Up to and including the line containing "Born to Argue", please reproduce the lines of the listing below, starting from the top.

::: Records

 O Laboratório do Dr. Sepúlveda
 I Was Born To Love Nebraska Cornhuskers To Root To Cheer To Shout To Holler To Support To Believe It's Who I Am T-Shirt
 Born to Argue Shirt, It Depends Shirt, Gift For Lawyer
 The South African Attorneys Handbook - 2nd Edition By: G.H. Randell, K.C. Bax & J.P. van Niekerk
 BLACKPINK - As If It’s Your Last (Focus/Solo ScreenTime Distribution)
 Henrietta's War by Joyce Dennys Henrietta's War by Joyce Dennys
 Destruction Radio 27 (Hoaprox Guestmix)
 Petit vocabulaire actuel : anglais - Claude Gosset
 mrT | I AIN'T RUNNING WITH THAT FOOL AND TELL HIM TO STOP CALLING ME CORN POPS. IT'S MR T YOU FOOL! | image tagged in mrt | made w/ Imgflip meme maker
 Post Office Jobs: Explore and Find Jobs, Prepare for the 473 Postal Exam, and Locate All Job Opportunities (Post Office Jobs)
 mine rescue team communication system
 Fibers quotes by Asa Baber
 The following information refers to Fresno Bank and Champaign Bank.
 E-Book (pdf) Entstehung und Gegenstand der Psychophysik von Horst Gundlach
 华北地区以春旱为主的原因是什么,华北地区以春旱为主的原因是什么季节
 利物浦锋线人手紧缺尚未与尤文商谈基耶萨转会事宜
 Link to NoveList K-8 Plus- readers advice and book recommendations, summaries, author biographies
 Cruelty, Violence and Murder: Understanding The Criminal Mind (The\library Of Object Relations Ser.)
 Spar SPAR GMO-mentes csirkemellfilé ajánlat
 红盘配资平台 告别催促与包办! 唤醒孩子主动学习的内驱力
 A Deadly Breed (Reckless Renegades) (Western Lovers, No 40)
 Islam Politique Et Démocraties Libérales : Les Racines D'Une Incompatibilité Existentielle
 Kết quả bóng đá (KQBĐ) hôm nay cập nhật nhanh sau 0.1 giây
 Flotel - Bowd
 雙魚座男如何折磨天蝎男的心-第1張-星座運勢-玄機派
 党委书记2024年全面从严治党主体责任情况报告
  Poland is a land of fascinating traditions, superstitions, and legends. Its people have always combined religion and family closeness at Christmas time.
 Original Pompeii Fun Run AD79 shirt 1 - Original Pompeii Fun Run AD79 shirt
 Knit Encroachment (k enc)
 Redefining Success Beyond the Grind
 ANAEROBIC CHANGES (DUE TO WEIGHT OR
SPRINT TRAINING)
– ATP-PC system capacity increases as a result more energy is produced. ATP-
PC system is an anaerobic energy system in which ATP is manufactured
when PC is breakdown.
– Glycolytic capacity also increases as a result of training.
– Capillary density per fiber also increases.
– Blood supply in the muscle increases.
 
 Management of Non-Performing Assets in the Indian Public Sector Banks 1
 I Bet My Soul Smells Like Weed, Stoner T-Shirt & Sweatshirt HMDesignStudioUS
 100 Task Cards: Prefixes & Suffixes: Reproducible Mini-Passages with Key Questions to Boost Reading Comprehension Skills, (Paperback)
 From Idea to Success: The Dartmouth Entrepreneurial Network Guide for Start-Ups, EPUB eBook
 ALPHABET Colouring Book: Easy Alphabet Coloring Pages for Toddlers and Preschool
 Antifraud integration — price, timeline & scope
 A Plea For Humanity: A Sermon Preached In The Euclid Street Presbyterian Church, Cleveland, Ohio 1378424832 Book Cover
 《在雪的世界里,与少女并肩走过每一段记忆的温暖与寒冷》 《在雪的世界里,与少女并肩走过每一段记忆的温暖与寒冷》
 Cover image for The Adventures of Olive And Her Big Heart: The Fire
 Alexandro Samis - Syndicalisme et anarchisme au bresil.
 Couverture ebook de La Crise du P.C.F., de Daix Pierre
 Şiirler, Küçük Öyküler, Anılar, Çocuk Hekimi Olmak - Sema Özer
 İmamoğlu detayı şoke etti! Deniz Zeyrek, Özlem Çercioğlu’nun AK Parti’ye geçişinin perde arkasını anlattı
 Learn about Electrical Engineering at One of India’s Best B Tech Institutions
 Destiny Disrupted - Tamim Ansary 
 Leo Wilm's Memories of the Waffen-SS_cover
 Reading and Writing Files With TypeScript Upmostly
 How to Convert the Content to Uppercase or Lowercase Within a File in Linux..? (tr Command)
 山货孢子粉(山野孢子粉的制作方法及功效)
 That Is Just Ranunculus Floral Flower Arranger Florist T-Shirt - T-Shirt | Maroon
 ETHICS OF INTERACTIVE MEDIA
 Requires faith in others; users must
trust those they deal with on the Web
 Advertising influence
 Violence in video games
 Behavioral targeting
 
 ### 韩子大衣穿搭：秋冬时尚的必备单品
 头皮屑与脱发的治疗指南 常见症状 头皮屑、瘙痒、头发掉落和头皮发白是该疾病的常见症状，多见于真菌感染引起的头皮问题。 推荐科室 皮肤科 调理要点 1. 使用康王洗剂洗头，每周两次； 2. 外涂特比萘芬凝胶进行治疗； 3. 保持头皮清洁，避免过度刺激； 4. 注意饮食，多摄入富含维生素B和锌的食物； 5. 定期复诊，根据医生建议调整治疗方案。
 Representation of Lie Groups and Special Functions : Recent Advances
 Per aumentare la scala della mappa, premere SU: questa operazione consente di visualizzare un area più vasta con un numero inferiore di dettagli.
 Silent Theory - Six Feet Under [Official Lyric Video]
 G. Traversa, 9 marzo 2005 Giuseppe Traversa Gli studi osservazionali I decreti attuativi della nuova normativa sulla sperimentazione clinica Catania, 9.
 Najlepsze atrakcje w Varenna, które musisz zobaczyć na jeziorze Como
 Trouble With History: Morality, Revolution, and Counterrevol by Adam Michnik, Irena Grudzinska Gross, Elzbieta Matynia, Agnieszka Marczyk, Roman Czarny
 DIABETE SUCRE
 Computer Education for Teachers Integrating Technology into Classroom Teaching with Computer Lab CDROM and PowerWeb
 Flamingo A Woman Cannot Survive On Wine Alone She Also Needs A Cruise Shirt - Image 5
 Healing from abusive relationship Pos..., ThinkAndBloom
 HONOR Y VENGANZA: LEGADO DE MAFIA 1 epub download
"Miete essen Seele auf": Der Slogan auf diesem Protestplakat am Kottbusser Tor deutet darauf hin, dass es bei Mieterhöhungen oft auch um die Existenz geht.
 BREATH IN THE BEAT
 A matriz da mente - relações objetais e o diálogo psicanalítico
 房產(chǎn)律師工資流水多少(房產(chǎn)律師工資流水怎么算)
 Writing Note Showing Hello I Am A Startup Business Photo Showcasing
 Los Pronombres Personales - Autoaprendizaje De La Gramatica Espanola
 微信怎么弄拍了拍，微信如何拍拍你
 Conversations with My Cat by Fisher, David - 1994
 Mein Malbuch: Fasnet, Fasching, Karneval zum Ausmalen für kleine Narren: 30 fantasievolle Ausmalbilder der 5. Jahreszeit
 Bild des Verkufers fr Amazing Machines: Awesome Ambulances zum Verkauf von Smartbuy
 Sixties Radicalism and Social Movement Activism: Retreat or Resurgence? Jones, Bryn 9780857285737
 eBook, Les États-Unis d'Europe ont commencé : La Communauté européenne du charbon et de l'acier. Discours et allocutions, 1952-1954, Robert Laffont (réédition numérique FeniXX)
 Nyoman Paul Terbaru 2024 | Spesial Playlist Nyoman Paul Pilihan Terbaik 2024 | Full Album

::::::

■ Output for this task
 O Laboratório do Dr. Sepúlveda
 I Was Born To Love Nebraska Cornhuskers To Root To Cheer To Shout To Holler To Support To Believe It's Who I Am T-Shirt
 Born to Argue Shirt, It Depends Shirt, Gift For Lawyer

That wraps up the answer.